---------- DATA EXCERPTS

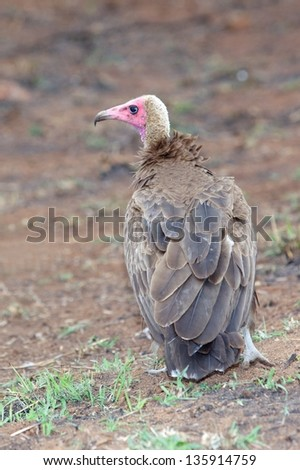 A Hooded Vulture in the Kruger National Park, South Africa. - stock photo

--------------------
---------- DATA EXCERPTS

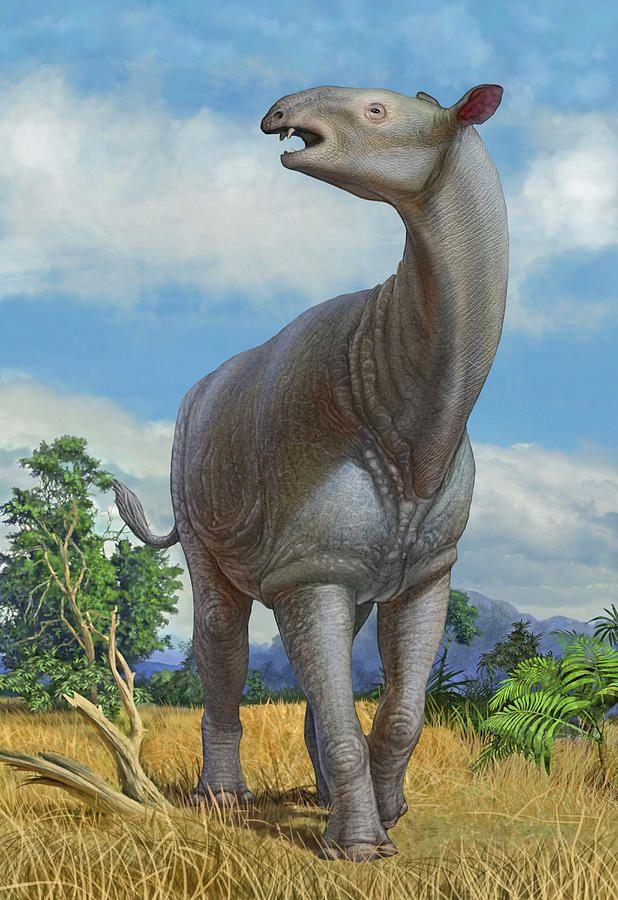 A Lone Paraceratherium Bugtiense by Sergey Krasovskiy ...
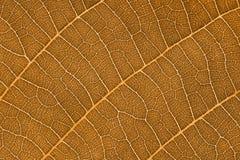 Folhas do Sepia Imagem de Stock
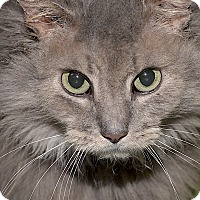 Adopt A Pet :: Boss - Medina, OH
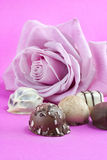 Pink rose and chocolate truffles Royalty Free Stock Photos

--------------------

§ WHAT IS REQUIRED
In the records above, find the line with "Folhas do Sepia Imagem de Stock" and the line with "Pink rose and". Write out exactly those lines and every one between, with no pictures and no other lines.

§ SOLVED PROBLEM
 Folhas do Sepia Imagem de Stock
 Adopt A Pet :: Boss - Medina, OH
 Pink rose and chocolate truffles Royalty Free Stock Photos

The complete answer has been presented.